Document extract section start
Qualia (the sense of experience of sensations such as pain
or redness) have exactly the appropriate nature and meaning that 
evolution coded in the DNA so that the compact program behaves 
effectively.

This book is highly relevant to the artificial general intelligence 
agenda in many ways, surveying much of the progress of AI with an 
eye toward why it has fallen short of general intelligence, proposing 
a theory of how mind achieves general intelligence, and discussing 
what steps would be useful to achieve general intelligence 
computationally.  Because evolution rather than our brains
is argued to have done most of the computational work in producing 
mind, building an AGI is seen as significantly more challenging 
than in the view of most authors. However, *What is Thought?* also 
presents results of evolutionary programming experiments
in the Hayek model, where we have succeeded in evolving, from
random code, programs that solve classes of difficult planning
problems in ways that seem to give intuition into how a program
can achieve understanding. These results were possible
because an analysis of evolutionary dynamics suggested mechanisms
that greatly speed such evolution.

No previous familiarity with computer science (or other fields)
Document extract section end
Study material section start
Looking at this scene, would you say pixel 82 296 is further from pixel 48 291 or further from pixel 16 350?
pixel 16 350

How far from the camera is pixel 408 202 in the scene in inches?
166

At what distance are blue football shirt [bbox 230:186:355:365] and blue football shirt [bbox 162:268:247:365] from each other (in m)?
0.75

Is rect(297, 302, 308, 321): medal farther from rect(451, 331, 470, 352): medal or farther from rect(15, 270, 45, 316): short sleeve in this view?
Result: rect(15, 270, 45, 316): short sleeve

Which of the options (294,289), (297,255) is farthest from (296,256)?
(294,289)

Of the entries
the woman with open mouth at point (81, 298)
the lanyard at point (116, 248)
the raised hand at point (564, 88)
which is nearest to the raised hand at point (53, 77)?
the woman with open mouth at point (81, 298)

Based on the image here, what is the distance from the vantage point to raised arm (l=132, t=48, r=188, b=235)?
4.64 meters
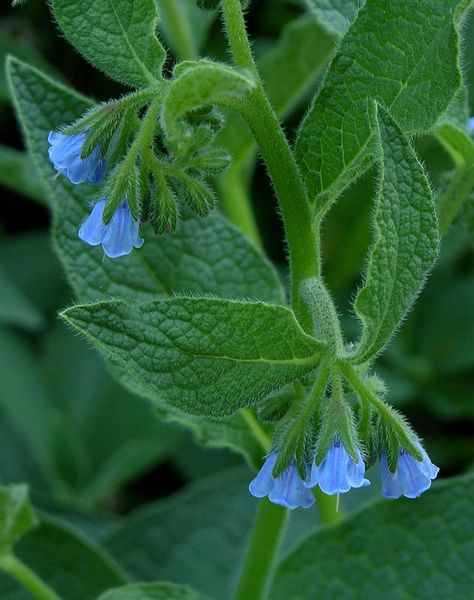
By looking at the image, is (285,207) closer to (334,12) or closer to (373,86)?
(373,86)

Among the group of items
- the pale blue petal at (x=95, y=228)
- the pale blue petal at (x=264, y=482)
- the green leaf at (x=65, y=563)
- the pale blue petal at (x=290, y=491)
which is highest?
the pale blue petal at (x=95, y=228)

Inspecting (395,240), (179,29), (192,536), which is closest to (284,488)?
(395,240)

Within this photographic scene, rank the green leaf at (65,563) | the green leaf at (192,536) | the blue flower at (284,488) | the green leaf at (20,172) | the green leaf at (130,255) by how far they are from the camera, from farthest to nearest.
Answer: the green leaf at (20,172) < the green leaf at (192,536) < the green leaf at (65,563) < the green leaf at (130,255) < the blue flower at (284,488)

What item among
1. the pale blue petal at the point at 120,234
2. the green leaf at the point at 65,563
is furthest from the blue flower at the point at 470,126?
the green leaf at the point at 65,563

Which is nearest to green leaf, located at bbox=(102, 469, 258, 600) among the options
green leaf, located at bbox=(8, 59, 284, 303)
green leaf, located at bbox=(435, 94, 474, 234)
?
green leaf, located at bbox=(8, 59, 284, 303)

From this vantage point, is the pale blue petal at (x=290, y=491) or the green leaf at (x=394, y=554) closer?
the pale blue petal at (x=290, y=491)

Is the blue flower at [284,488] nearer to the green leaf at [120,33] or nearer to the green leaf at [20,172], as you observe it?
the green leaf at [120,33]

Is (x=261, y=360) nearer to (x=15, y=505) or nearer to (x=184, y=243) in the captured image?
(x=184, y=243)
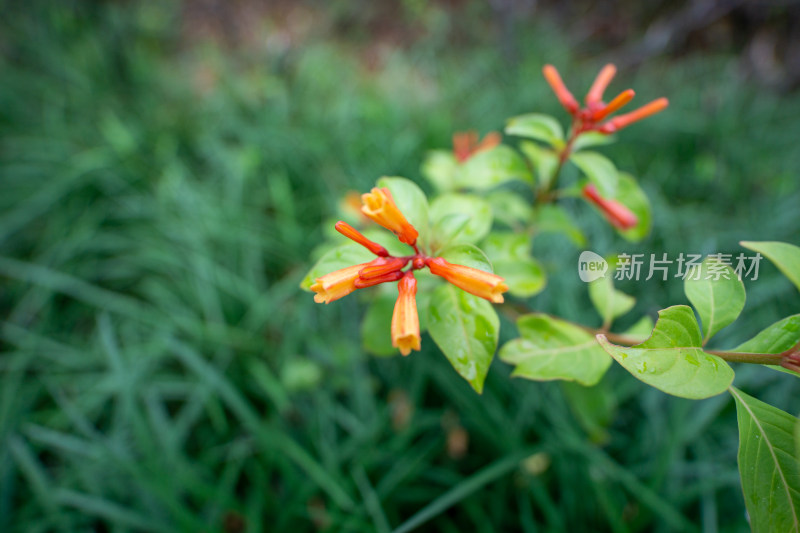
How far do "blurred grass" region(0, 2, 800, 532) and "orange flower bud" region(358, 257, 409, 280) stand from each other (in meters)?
Study material section end
Study material section start
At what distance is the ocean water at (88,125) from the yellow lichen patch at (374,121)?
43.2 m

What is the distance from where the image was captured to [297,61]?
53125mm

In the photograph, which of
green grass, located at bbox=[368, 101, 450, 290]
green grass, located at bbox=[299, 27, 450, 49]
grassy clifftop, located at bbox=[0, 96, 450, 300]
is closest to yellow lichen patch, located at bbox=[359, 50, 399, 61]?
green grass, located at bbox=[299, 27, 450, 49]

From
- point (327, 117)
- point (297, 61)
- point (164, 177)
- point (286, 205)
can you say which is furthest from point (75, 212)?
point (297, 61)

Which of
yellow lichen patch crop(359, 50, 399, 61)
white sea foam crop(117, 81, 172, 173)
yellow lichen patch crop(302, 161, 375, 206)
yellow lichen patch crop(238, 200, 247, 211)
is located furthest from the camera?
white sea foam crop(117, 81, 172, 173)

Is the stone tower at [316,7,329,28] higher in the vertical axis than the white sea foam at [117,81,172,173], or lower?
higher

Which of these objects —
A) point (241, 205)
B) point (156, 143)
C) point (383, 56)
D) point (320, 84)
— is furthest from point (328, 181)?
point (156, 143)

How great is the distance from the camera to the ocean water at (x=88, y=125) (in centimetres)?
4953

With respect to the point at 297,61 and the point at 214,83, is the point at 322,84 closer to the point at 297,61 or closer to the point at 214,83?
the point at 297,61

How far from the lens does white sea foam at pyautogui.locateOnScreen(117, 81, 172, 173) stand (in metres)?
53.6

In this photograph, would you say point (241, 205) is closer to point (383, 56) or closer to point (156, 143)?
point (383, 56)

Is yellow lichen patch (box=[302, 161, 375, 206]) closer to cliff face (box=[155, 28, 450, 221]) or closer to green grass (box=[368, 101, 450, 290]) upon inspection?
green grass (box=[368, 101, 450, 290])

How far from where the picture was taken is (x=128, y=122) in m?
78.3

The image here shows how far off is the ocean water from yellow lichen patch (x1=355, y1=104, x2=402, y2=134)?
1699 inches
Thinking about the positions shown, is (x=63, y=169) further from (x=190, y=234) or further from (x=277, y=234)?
Study material section end
Study material section start
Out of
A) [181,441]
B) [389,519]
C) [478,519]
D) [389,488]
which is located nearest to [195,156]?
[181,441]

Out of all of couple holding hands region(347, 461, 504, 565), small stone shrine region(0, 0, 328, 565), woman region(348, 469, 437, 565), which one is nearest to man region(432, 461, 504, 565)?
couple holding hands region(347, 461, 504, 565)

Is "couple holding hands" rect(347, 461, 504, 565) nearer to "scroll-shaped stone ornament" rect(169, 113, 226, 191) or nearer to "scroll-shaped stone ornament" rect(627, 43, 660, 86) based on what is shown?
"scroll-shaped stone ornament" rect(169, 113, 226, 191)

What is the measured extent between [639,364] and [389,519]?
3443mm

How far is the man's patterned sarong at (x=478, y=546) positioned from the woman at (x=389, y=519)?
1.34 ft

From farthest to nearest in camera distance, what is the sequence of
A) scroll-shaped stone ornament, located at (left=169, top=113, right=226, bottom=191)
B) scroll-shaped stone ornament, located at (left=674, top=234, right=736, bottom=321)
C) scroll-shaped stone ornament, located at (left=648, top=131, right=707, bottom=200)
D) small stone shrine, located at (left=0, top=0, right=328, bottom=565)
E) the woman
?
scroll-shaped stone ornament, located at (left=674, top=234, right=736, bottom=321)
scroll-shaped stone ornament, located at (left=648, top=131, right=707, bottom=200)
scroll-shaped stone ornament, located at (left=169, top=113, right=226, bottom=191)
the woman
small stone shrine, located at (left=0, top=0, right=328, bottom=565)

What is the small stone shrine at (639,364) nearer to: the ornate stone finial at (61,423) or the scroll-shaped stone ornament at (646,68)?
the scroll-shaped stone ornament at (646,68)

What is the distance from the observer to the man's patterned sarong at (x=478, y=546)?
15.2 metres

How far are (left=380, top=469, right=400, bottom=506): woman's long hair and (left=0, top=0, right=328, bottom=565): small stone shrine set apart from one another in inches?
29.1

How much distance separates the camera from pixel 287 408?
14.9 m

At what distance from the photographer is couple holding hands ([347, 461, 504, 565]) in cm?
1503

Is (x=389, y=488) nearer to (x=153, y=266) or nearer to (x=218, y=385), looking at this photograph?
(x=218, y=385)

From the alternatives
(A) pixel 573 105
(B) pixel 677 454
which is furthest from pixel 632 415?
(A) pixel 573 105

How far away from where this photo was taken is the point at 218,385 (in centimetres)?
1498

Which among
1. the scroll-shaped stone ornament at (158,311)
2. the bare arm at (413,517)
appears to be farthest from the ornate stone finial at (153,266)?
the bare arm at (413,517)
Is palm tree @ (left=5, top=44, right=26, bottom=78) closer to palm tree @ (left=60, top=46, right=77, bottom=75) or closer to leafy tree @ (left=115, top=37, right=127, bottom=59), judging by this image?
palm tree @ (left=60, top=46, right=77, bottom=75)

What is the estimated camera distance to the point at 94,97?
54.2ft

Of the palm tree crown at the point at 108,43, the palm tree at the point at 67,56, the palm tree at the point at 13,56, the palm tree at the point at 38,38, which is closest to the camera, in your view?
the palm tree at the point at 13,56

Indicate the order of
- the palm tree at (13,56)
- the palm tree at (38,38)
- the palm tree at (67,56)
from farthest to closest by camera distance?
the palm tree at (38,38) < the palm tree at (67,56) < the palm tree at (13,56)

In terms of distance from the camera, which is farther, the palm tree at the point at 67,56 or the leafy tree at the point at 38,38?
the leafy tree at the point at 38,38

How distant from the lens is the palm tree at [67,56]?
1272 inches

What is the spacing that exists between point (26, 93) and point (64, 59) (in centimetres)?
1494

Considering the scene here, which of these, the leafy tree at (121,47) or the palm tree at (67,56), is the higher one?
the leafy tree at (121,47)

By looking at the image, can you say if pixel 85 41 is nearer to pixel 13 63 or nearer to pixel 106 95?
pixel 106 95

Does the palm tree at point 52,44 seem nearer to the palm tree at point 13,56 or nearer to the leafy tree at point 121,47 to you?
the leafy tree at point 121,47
Study material section end
• **What you will do**
Decide whether each statement agrees with the book description. Answer yes or no, and quote the deciding words from the text.
1. The book argues that our brains did most of the computational work in producing mind.
2. In the Hayek model experiments, programs were evolved from random code.
3. Building an AGI is seen as less challenging than most authors think.

• **Reply**
1. No: "evolution rather than our brains is argued to have done most of the computational work in producing mind"
2. Yes: "we have succeeded in evolving, from random code, programs that solve classes of difficult planning problems"
3. No: "building an AGI is seen as significantly more challenging than in the view of most authors"